Видите ли, если говорить об Арсении Тарковском, то «Чудо со щеглом» — просто юмористическое произведение. Если об Андрее, то, видите, с юмором там сложно. Весь юмор, который у него был, на мой взгляд, пришел от Стругацких. И он есть, конечно, в «Сталкере» — такой мрачноватый юмор в диалогах, и, конечно, есть некоторый юмор в самом замысле: что никакого не происходило чуда, никакого посещения не было, была обычная техногенная катастрофа, а все остальное выдумал Сталкер. Вот это уже была идея самого Тарковского — убрать из сценария всю фантастику. И что комната не исполняет никаких желаний, они сами исполняются, что мартышка родилась такой, не потому что она мутант, а потому, что рождаются иногда…

Можно ли считать роман «Идиот» — ответом Достоевского на статью Чернышевского «Русский человек на рандеву»?

Не думаю. Мне представляется, что для Достоевского Чернышевский был фигурой не достойной столь содержательного и полного ответа. Ответ Достоевского на теории Чернышевского содержится в памфлете «Крокодил, или пассаж в Пассаже» и отчасти в «Записках из подполья». Но «Идиот» — это совсем другая история, и «Русский человек на рандеву» тут ни при чем, хотя князь Мышкин — это как раз вариант полного бессилия русского человека перед лицом страсти, но ведь там же задуман не типичный русский человек, а человек особенный, человек «положительно прекрасный». Другое дело, что у Достоевского он получился больным.

Записи данных:
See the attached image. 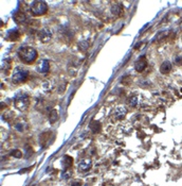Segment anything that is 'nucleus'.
<instances>
[{"label":"nucleus","mask_w":182,"mask_h":186,"mask_svg":"<svg viewBox=\"0 0 182 186\" xmlns=\"http://www.w3.org/2000/svg\"><path fill=\"white\" fill-rule=\"evenodd\" d=\"M13 19H14V21L16 22L17 25H21V24H25V22L27 21V16H25V13H22L21 11H17L14 13Z\"/></svg>","instance_id":"nucleus-8"},{"label":"nucleus","mask_w":182,"mask_h":186,"mask_svg":"<svg viewBox=\"0 0 182 186\" xmlns=\"http://www.w3.org/2000/svg\"><path fill=\"white\" fill-rule=\"evenodd\" d=\"M11 155H12V156H15V157H18V158H19V157L22 156V152L20 151V150L15 149L11 152Z\"/></svg>","instance_id":"nucleus-18"},{"label":"nucleus","mask_w":182,"mask_h":186,"mask_svg":"<svg viewBox=\"0 0 182 186\" xmlns=\"http://www.w3.org/2000/svg\"><path fill=\"white\" fill-rule=\"evenodd\" d=\"M15 106L16 109H19V111H25L28 109L29 106V96L23 93V91H19L17 95L15 96V100H14Z\"/></svg>","instance_id":"nucleus-2"},{"label":"nucleus","mask_w":182,"mask_h":186,"mask_svg":"<svg viewBox=\"0 0 182 186\" xmlns=\"http://www.w3.org/2000/svg\"><path fill=\"white\" fill-rule=\"evenodd\" d=\"M90 129L92 130L93 133H97L101 130V122H99L97 120H92L90 124Z\"/></svg>","instance_id":"nucleus-15"},{"label":"nucleus","mask_w":182,"mask_h":186,"mask_svg":"<svg viewBox=\"0 0 182 186\" xmlns=\"http://www.w3.org/2000/svg\"><path fill=\"white\" fill-rule=\"evenodd\" d=\"M82 184H83V182L81 180H73L70 185L71 186H82Z\"/></svg>","instance_id":"nucleus-20"},{"label":"nucleus","mask_w":182,"mask_h":186,"mask_svg":"<svg viewBox=\"0 0 182 186\" xmlns=\"http://www.w3.org/2000/svg\"><path fill=\"white\" fill-rule=\"evenodd\" d=\"M123 11V7H122L121 3H119V2H113L112 5H111V13L115 16H118L120 15Z\"/></svg>","instance_id":"nucleus-12"},{"label":"nucleus","mask_w":182,"mask_h":186,"mask_svg":"<svg viewBox=\"0 0 182 186\" xmlns=\"http://www.w3.org/2000/svg\"><path fill=\"white\" fill-rule=\"evenodd\" d=\"M57 119H58V113H57V111L56 109H52L50 115H49V121H50V124H54Z\"/></svg>","instance_id":"nucleus-16"},{"label":"nucleus","mask_w":182,"mask_h":186,"mask_svg":"<svg viewBox=\"0 0 182 186\" xmlns=\"http://www.w3.org/2000/svg\"><path fill=\"white\" fill-rule=\"evenodd\" d=\"M63 166L65 167V169H67V168H70L73 164V158L71 156H69V155H65L63 157Z\"/></svg>","instance_id":"nucleus-14"},{"label":"nucleus","mask_w":182,"mask_h":186,"mask_svg":"<svg viewBox=\"0 0 182 186\" xmlns=\"http://www.w3.org/2000/svg\"><path fill=\"white\" fill-rule=\"evenodd\" d=\"M38 38L41 40V43H48L52 38V33H51V31L49 29L45 28V29L39 31V33H38Z\"/></svg>","instance_id":"nucleus-7"},{"label":"nucleus","mask_w":182,"mask_h":186,"mask_svg":"<svg viewBox=\"0 0 182 186\" xmlns=\"http://www.w3.org/2000/svg\"><path fill=\"white\" fill-rule=\"evenodd\" d=\"M49 70V62L47 60H43L37 67V71L40 73H46Z\"/></svg>","instance_id":"nucleus-11"},{"label":"nucleus","mask_w":182,"mask_h":186,"mask_svg":"<svg viewBox=\"0 0 182 186\" xmlns=\"http://www.w3.org/2000/svg\"><path fill=\"white\" fill-rule=\"evenodd\" d=\"M72 175H73V172H72L71 169H69V168H67V169H65L64 171H63V173H61V178L63 179H69V178H71Z\"/></svg>","instance_id":"nucleus-17"},{"label":"nucleus","mask_w":182,"mask_h":186,"mask_svg":"<svg viewBox=\"0 0 182 186\" xmlns=\"http://www.w3.org/2000/svg\"><path fill=\"white\" fill-rule=\"evenodd\" d=\"M146 67H147V60L144 55H143V56H140V58L136 61V63H135V69H136L138 73L143 71Z\"/></svg>","instance_id":"nucleus-6"},{"label":"nucleus","mask_w":182,"mask_h":186,"mask_svg":"<svg viewBox=\"0 0 182 186\" xmlns=\"http://www.w3.org/2000/svg\"><path fill=\"white\" fill-rule=\"evenodd\" d=\"M171 70V64L168 61H165L161 64L160 66V73H163V75H167L169 71Z\"/></svg>","instance_id":"nucleus-13"},{"label":"nucleus","mask_w":182,"mask_h":186,"mask_svg":"<svg viewBox=\"0 0 182 186\" xmlns=\"http://www.w3.org/2000/svg\"><path fill=\"white\" fill-rule=\"evenodd\" d=\"M128 103H129V105H130V106H136L137 103H138V97H137V96H135V97L130 98V99H129Z\"/></svg>","instance_id":"nucleus-19"},{"label":"nucleus","mask_w":182,"mask_h":186,"mask_svg":"<svg viewBox=\"0 0 182 186\" xmlns=\"http://www.w3.org/2000/svg\"><path fill=\"white\" fill-rule=\"evenodd\" d=\"M18 56L20 58V61L25 64H32L36 61V58L38 56V53L34 48L25 46L21 47L18 51Z\"/></svg>","instance_id":"nucleus-1"},{"label":"nucleus","mask_w":182,"mask_h":186,"mask_svg":"<svg viewBox=\"0 0 182 186\" xmlns=\"http://www.w3.org/2000/svg\"><path fill=\"white\" fill-rule=\"evenodd\" d=\"M29 76V71L22 67H16L13 71V75H12V81L14 82L15 84H20L22 82H25L27 79H28Z\"/></svg>","instance_id":"nucleus-4"},{"label":"nucleus","mask_w":182,"mask_h":186,"mask_svg":"<svg viewBox=\"0 0 182 186\" xmlns=\"http://www.w3.org/2000/svg\"><path fill=\"white\" fill-rule=\"evenodd\" d=\"M176 63L179 64V65H181L182 64V58H176Z\"/></svg>","instance_id":"nucleus-21"},{"label":"nucleus","mask_w":182,"mask_h":186,"mask_svg":"<svg viewBox=\"0 0 182 186\" xmlns=\"http://www.w3.org/2000/svg\"><path fill=\"white\" fill-rule=\"evenodd\" d=\"M19 36H20L19 31H18L17 29H12L7 33L5 38H7V40H10V42H15V40H17L18 38H19Z\"/></svg>","instance_id":"nucleus-10"},{"label":"nucleus","mask_w":182,"mask_h":186,"mask_svg":"<svg viewBox=\"0 0 182 186\" xmlns=\"http://www.w3.org/2000/svg\"><path fill=\"white\" fill-rule=\"evenodd\" d=\"M126 113H127V109L124 106H118L113 111V117L115 119H122V118H124Z\"/></svg>","instance_id":"nucleus-9"},{"label":"nucleus","mask_w":182,"mask_h":186,"mask_svg":"<svg viewBox=\"0 0 182 186\" xmlns=\"http://www.w3.org/2000/svg\"><path fill=\"white\" fill-rule=\"evenodd\" d=\"M30 11L34 16H40V15L46 14L48 11V5L45 1H33L31 7H30Z\"/></svg>","instance_id":"nucleus-3"},{"label":"nucleus","mask_w":182,"mask_h":186,"mask_svg":"<svg viewBox=\"0 0 182 186\" xmlns=\"http://www.w3.org/2000/svg\"><path fill=\"white\" fill-rule=\"evenodd\" d=\"M92 167V160H89V158H85V160H82L81 162L79 163L77 165V169H79V171L82 172H86L90 170Z\"/></svg>","instance_id":"nucleus-5"}]
</instances>
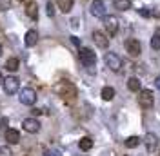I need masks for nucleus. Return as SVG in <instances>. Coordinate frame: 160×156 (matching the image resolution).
I'll return each instance as SVG.
<instances>
[{
	"mask_svg": "<svg viewBox=\"0 0 160 156\" xmlns=\"http://www.w3.org/2000/svg\"><path fill=\"white\" fill-rule=\"evenodd\" d=\"M11 9V0H0V11Z\"/></svg>",
	"mask_w": 160,
	"mask_h": 156,
	"instance_id": "24",
	"label": "nucleus"
},
{
	"mask_svg": "<svg viewBox=\"0 0 160 156\" xmlns=\"http://www.w3.org/2000/svg\"><path fill=\"white\" fill-rule=\"evenodd\" d=\"M138 144H140L138 136H129L126 142H124V145L128 147V149H135V147H138Z\"/></svg>",
	"mask_w": 160,
	"mask_h": 156,
	"instance_id": "22",
	"label": "nucleus"
},
{
	"mask_svg": "<svg viewBox=\"0 0 160 156\" xmlns=\"http://www.w3.org/2000/svg\"><path fill=\"white\" fill-rule=\"evenodd\" d=\"M144 142H146V147H148V151H149V153H153V151L158 147V136H157L155 133H148Z\"/></svg>",
	"mask_w": 160,
	"mask_h": 156,
	"instance_id": "12",
	"label": "nucleus"
},
{
	"mask_svg": "<svg viewBox=\"0 0 160 156\" xmlns=\"http://www.w3.org/2000/svg\"><path fill=\"white\" fill-rule=\"evenodd\" d=\"M37 42H38V33L35 29H29L26 33V38H24V44H26V47H33V46H37Z\"/></svg>",
	"mask_w": 160,
	"mask_h": 156,
	"instance_id": "15",
	"label": "nucleus"
},
{
	"mask_svg": "<svg viewBox=\"0 0 160 156\" xmlns=\"http://www.w3.org/2000/svg\"><path fill=\"white\" fill-rule=\"evenodd\" d=\"M18 2H26V0H18Z\"/></svg>",
	"mask_w": 160,
	"mask_h": 156,
	"instance_id": "36",
	"label": "nucleus"
},
{
	"mask_svg": "<svg viewBox=\"0 0 160 156\" xmlns=\"http://www.w3.org/2000/svg\"><path fill=\"white\" fill-rule=\"evenodd\" d=\"M44 156H60L58 151H46V154Z\"/></svg>",
	"mask_w": 160,
	"mask_h": 156,
	"instance_id": "28",
	"label": "nucleus"
},
{
	"mask_svg": "<svg viewBox=\"0 0 160 156\" xmlns=\"http://www.w3.org/2000/svg\"><path fill=\"white\" fill-rule=\"evenodd\" d=\"M158 156H160V151H158Z\"/></svg>",
	"mask_w": 160,
	"mask_h": 156,
	"instance_id": "37",
	"label": "nucleus"
},
{
	"mask_svg": "<svg viewBox=\"0 0 160 156\" xmlns=\"http://www.w3.org/2000/svg\"><path fill=\"white\" fill-rule=\"evenodd\" d=\"M2 87H4V91H6L8 95H15L20 87V80L17 76H8V78H4Z\"/></svg>",
	"mask_w": 160,
	"mask_h": 156,
	"instance_id": "7",
	"label": "nucleus"
},
{
	"mask_svg": "<svg viewBox=\"0 0 160 156\" xmlns=\"http://www.w3.org/2000/svg\"><path fill=\"white\" fill-rule=\"evenodd\" d=\"M4 136H6V142L11 144V145H15V144H18L20 142V133L17 131V129H6Z\"/></svg>",
	"mask_w": 160,
	"mask_h": 156,
	"instance_id": "13",
	"label": "nucleus"
},
{
	"mask_svg": "<svg viewBox=\"0 0 160 156\" xmlns=\"http://www.w3.org/2000/svg\"><path fill=\"white\" fill-rule=\"evenodd\" d=\"M138 15H140V17H151V11L148 9V7H140Z\"/></svg>",
	"mask_w": 160,
	"mask_h": 156,
	"instance_id": "26",
	"label": "nucleus"
},
{
	"mask_svg": "<svg viewBox=\"0 0 160 156\" xmlns=\"http://www.w3.org/2000/svg\"><path fill=\"white\" fill-rule=\"evenodd\" d=\"M155 85H157V87H158V89H160V76H158V78H157V80H155Z\"/></svg>",
	"mask_w": 160,
	"mask_h": 156,
	"instance_id": "32",
	"label": "nucleus"
},
{
	"mask_svg": "<svg viewBox=\"0 0 160 156\" xmlns=\"http://www.w3.org/2000/svg\"><path fill=\"white\" fill-rule=\"evenodd\" d=\"M100 95H102V98H104L106 102H109V100H113V98H115V89H113V87H104Z\"/></svg>",
	"mask_w": 160,
	"mask_h": 156,
	"instance_id": "21",
	"label": "nucleus"
},
{
	"mask_svg": "<svg viewBox=\"0 0 160 156\" xmlns=\"http://www.w3.org/2000/svg\"><path fill=\"white\" fill-rule=\"evenodd\" d=\"M18 66H20L18 58H9L8 62H6V69H8L9 73H15V71H18Z\"/></svg>",
	"mask_w": 160,
	"mask_h": 156,
	"instance_id": "19",
	"label": "nucleus"
},
{
	"mask_svg": "<svg viewBox=\"0 0 160 156\" xmlns=\"http://www.w3.org/2000/svg\"><path fill=\"white\" fill-rule=\"evenodd\" d=\"M48 17H55V7H53V2H48Z\"/></svg>",
	"mask_w": 160,
	"mask_h": 156,
	"instance_id": "27",
	"label": "nucleus"
},
{
	"mask_svg": "<svg viewBox=\"0 0 160 156\" xmlns=\"http://www.w3.org/2000/svg\"><path fill=\"white\" fill-rule=\"evenodd\" d=\"M4 84V76H2V73H0V85Z\"/></svg>",
	"mask_w": 160,
	"mask_h": 156,
	"instance_id": "33",
	"label": "nucleus"
},
{
	"mask_svg": "<svg viewBox=\"0 0 160 156\" xmlns=\"http://www.w3.org/2000/svg\"><path fill=\"white\" fill-rule=\"evenodd\" d=\"M13 153H11V149L8 145H2L0 147V156H11Z\"/></svg>",
	"mask_w": 160,
	"mask_h": 156,
	"instance_id": "25",
	"label": "nucleus"
},
{
	"mask_svg": "<svg viewBox=\"0 0 160 156\" xmlns=\"http://www.w3.org/2000/svg\"><path fill=\"white\" fill-rule=\"evenodd\" d=\"M151 47L155 49V51H158V49H160V37L155 35V37L151 38Z\"/></svg>",
	"mask_w": 160,
	"mask_h": 156,
	"instance_id": "23",
	"label": "nucleus"
},
{
	"mask_svg": "<svg viewBox=\"0 0 160 156\" xmlns=\"http://www.w3.org/2000/svg\"><path fill=\"white\" fill-rule=\"evenodd\" d=\"M91 15L97 17V18H104L106 17V6L102 0H93L91 4Z\"/></svg>",
	"mask_w": 160,
	"mask_h": 156,
	"instance_id": "10",
	"label": "nucleus"
},
{
	"mask_svg": "<svg viewBox=\"0 0 160 156\" xmlns=\"http://www.w3.org/2000/svg\"><path fill=\"white\" fill-rule=\"evenodd\" d=\"M71 42H73L77 47H80V40H78V37H71Z\"/></svg>",
	"mask_w": 160,
	"mask_h": 156,
	"instance_id": "29",
	"label": "nucleus"
},
{
	"mask_svg": "<svg viewBox=\"0 0 160 156\" xmlns=\"http://www.w3.org/2000/svg\"><path fill=\"white\" fill-rule=\"evenodd\" d=\"M138 104L142 109H151L153 104H155V96H153V91L149 89H142L140 91V96H138Z\"/></svg>",
	"mask_w": 160,
	"mask_h": 156,
	"instance_id": "4",
	"label": "nucleus"
},
{
	"mask_svg": "<svg viewBox=\"0 0 160 156\" xmlns=\"http://www.w3.org/2000/svg\"><path fill=\"white\" fill-rule=\"evenodd\" d=\"M6 124H8V120H6V118H2V120H0V131H2V129H6Z\"/></svg>",
	"mask_w": 160,
	"mask_h": 156,
	"instance_id": "30",
	"label": "nucleus"
},
{
	"mask_svg": "<svg viewBox=\"0 0 160 156\" xmlns=\"http://www.w3.org/2000/svg\"><path fill=\"white\" fill-rule=\"evenodd\" d=\"M113 6L118 11H128L131 9V0H113Z\"/></svg>",
	"mask_w": 160,
	"mask_h": 156,
	"instance_id": "17",
	"label": "nucleus"
},
{
	"mask_svg": "<svg viewBox=\"0 0 160 156\" xmlns=\"http://www.w3.org/2000/svg\"><path fill=\"white\" fill-rule=\"evenodd\" d=\"M128 89H129V91H133V93L140 91V80H138V78L131 76L129 80H128Z\"/></svg>",
	"mask_w": 160,
	"mask_h": 156,
	"instance_id": "20",
	"label": "nucleus"
},
{
	"mask_svg": "<svg viewBox=\"0 0 160 156\" xmlns=\"http://www.w3.org/2000/svg\"><path fill=\"white\" fill-rule=\"evenodd\" d=\"M31 113H33V115H35V116H38V115H42V111H40V109H33V111H31Z\"/></svg>",
	"mask_w": 160,
	"mask_h": 156,
	"instance_id": "31",
	"label": "nucleus"
},
{
	"mask_svg": "<svg viewBox=\"0 0 160 156\" xmlns=\"http://www.w3.org/2000/svg\"><path fill=\"white\" fill-rule=\"evenodd\" d=\"M22 129H24L26 133H29V134H37L40 131V122L37 118H26V120L22 122Z\"/></svg>",
	"mask_w": 160,
	"mask_h": 156,
	"instance_id": "9",
	"label": "nucleus"
},
{
	"mask_svg": "<svg viewBox=\"0 0 160 156\" xmlns=\"http://www.w3.org/2000/svg\"><path fill=\"white\" fill-rule=\"evenodd\" d=\"M2 53H4V47H2V44H0V56H2Z\"/></svg>",
	"mask_w": 160,
	"mask_h": 156,
	"instance_id": "34",
	"label": "nucleus"
},
{
	"mask_svg": "<svg viewBox=\"0 0 160 156\" xmlns=\"http://www.w3.org/2000/svg\"><path fill=\"white\" fill-rule=\"evenodd\" d=\"M26 15H28L31 20H37V18H38V6H37V2L29 0V2L26 4Z\"/></svg>",
	"mask_w": 160,
	"mask_h": 156,
	"instance_id": "14",
	"label": "nucleus"
},
{
	"mask_svg": "<svg viewBox=\"0 0 160 156\" xmlns=\"http://www.w3.org/2000/svg\"><path fill=\"white\" fill-rule=\"evenodd\" d=\"M20 104H24V105H33L35 102H37V91L33 87H24L20 91Z\"/></svg>",
	"mask_w": 160,
	"mask_h": 156,
	"instance_id": "3",
	"label": "nucleus"
},
{
	"mask_svg": "<svg viewBox=\"0 0 160 156\" xmlns=\"http://www.w3.org/2000/svg\"><path fill=\"white\" fill-rule=\"evenodd\" d=\"M57 4H58V9L62 13H69L73 9V4H75V0H57Z\"/></svg>",
	"mask_w": 160,
	"mask_h": 156,
	"instance_id": "16",
	"label": "nucleus"
},
{
	"mask_svg": "<svg viewBox=\"0 0 160 156\" xmlns=\"http://www.w3.org/2000/svg\"><path fill=\"white\" fill-rule=\"evenodd\" d=\"M55 93L60 95L64 100H73V98L77 96V89H75V85L69 84V82H66V80H64V82H58V84L55 85Z\"/></svg>",
	"mask_w": 160,
	"mask_h": 156,
	"instance_id": "1",
	"label": "nucleus"
},
{
	"mask_svg": "<svg viewBox=\"0 0 160 156\" xmlns=\"http://www.w3.org/2000/svg\"><path fill=\"white\" fill-rule=\"evenodd\" d=\"M155 35H157V37H160V27L157 29V33H155Z\"/></svg>",
	"mask_w": 160,
	"mask_h": 156,
	"instance_id": "35",
	"label": "nucleus"
},
{
	"mask_svg": "<svg viewBox=\"0 0 160 156\" xmlns=\"http://www.w3.org/2000/svg\"><path fill=\"white\" fill-rule=\"evenodd\" d=\"M78 147H80V151H89L91 147H93V140H91L89 136H84V138H80V142H78Z\"/></svg>",
	"mask_w": 160,
	"mask_h": 156,
	"instance_id": "18",
	"label": "nucleus"
},
{
	"mask_svg": "<svg viewBox=\"0 0 160 156\" xmlns=\"http://www.w3.org/2000/svg\"><path fill=\"white\" fill-rule=\"evenodd\" d=\"M104 62H106V66L111 69V71H115V73H118L120 69H122V60L117 53H108L106 56H104Z\"/></svg>",
	"mask_w": 160,
	"mask_h": 156,
	"instance_id": "5",
	"label": "nucleus"
},
{
	"mask_svg": "<svg viewBox=\"0 0 160 156\" xmlns=\"http://www.w3.org/2000/svg\"><path fill=\"white\" fill-rule=\"evenodd\" d=\"M78 56H80L82 64H84L86 67H93V66L97 64V55H95L93 49H89V47H80Z\"/></svg>",
	"mask_w": 160,
	"mask_h": 156,
	"instance_id": "2",
	"label": "nucleus"
},
{
	"mask_svg": "<svg viewBox=\"0 0 160 156\" xmlns=\"http://www.w3.org/2000/svg\"><path fill=\"white\" fill-rule=\"evenodd\" d=\"M93 40H95V44H97L100 49L109 47V38H108L102 31H93Z\"/></svg>",
	"mask_w": 160,
	"mask_h": 156,
	"instance_id": "11",
	"label": "nucleus"
},
{
	"mask_svg": "<svg viewBox=\"0 0 160 156\" xmlns=\"http://www.w3.org/2000/svg\"><path fill=\"white\" fill-rule=\"evenodd\" d=\"M104 27H106L109 37H115L118 33V18L113 17V15H106L104 17Z\"/></svg>",
	"mask_w": 160,
	"mask_h": 156,
	"instance_id": "6",
	"label": "nucleus"
},
{
	"mask_svg": "<svg viewBox=\"0 0 160 156\" xmlns=\"http://www.w3.org/2000/svg\"><path fill=\"white\" fill-rule=\"evenodd\" d=\"M124 47H126L129 56H138L140 53H142V46H140L138 40H135V38H128L124 42Z\"/></svg>",
	"mask_w": 160,
	"mask_h": 156,
	"instance_id": "8",
	"label": "nucleus"
}]
</instances>
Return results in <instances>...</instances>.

Поставленная задача: Перепечатайте без изменений фрагмент из отрывка для чтения, начиная со слов «Не думаю. Мне» и заканчивая словами «он получился больным.» включительно.

Результат упражнения:
Не думаю. Мне представляется, что для Достоевского Чернышевский был фигурой не достойной столь содержательного и полного ответа. Ответ Достоевского на теории Чернышевского содержится в памфлете «Крокодил, или пассаж в Пассаже» и отчасти в «Записках из подполья». Но «Идиот» — это совсем другая история, и «Русский человек на рандеву» тут ни при чем, хотя князь Мышкин — это как раз вариант полного бессилия русского человека перед лицом страсти, но ведь там же задуман не типичный русский человек, а человек особенный, человек «положительно прекрасный». Другое дело, что у Достоевского он получился больным.